Copyright Notice

This text is copyright by InfoStrada Communications, Inc., and is used with their permission. Further distribution or use is not permitted.

This text has appeared in an edited form in Linux Magazine magazine. However, the version you are reading here is as the author originally submitted the article for publication, not after their editors applied their creativity.

Please read all the information in the table of contents before using this article.

Linux Magazine Column 48 (May 2003)

A Perl program alters the outside world in some manner. Otherwise, there'd be no point in running the program. But sometimes, our Perl programs need a little memory to do their job: something that persists from one invocation to the next. How do we keep such values around?

If the value is simple enough, we can just write it out to a file:

  my $MEMORY = "memory-file";

  ... at beginning of program ...
  open M, "<$MEMORY" or die "Cannot open $MEMORY for reading: $!";
  { local $/; $value = <M> }
  close M;

  ... at end of program ...
  open M, ">$MEMORY" or die "Cannot open $MEMORY for writing: $!";
  print M $value;
  close M;

But there are a few problems with this technique.

First, the value has to be a simple scalar. That means it's not very interesting, and you really don't want to try to scale this up to multiple values by using separate files.

Second, because we're writing the string version of the value to a file, we'll run into slight problems storing floating point numbers accurately, because internal floating point numbers do not correlate with decimal strings on a precisely one-to-one basis.

Third, this technique breaks down if there are multiple instances of the program using the data. For example, two programs might both read the value, then update it, then write out their respective new values back to the file. The last one wins, and no trace is seen of the other invocation. And, for a small moment between opening the file for writing, and closing the filehandle, there's no data in the file (or maybe a partial chunk of the data). Thus, any other instance of the program will get the wrong results.

Just to keep it simple, let's ignore the multiple reader/writer problem for the moment. What can we do to save and restore complex data?

The oldest method of storing complex Perl data that is still in use today is the Data::Dumper module, which has enough power to convert a nearly-arbitary data structure into the code that it would take to recreate the data. The usage is rather simple:

  my $MEMORY = "memory-file";

  ... assign values to $complex_variable ...

  use Data::Dumper;
  open M, ">$MEMORY" or die;
  print M Data::Dumper->Dump([$complex_variable], ['$complex_variable']);
  close M;

Then later to restore the value, it's simply:

  do $MEMORY;

which will recreate the value of $complex_variable into a package variable with the same name. We have to use a package variable because a lexical variable defined in the $MEMORY file would not persist beyond the do operation.

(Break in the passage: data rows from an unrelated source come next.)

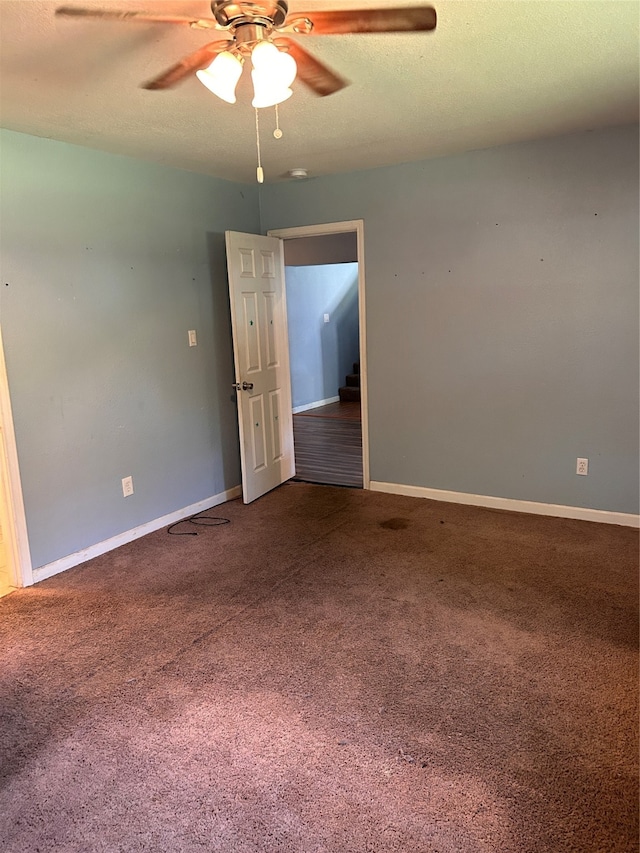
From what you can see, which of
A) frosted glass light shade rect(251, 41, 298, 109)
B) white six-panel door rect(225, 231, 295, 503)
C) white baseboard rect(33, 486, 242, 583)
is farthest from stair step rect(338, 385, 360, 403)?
frosted glass light shade rect(251, 41, 298, 109)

The data within the $MEMORY file is reasonably human readable. In fact, one of the most common uses of Data::Dumper is to dump the data for people to interpret the values.

While Data::Dumper is powerful and can reconstruct nearly any complex data structure, it is also limited by its design.

First, because complete Perl code is used to recreate the data, we must invoke a full Perl parser on the file to restore it. This can be slow in some cases, as well as a security risk. (I addressed the security aspect of this problem in the Oct 2001 column.)

Second, because a dump is Perl code, it cannot be cross-platform, sharing data with Python, Ruby, Java, and C, for example.

Third, a dump is not really conducive to human editing for, say, a configuration file, any more than editing any other Perl code would be.

To address these issues, Brian Ingerson (of Inline fame) created ``Yet Another Markup Language'', also known as YAML. A YAML file contains a serialization of complex data, similar to the Data::Dumper file. However, instead of using Perl syntax constructs to delimit the data and define its structure, YAML uses a simple-to-parse set of punctuation and indentation to define the data. This structure is rich enough to represent arrays, hashes, and even blessed objects.

Because the YAML markup is not Perl code, there's no potential security problem with the execution of arbitrary code. Also, YAML handlers have already been written for Python, Ruby, Java, and C, as well as Perl. A complex data structure can be constructed in Ruby, and then YAML-stored and read into a Perl program, modified, and then written back out for a Python program to read!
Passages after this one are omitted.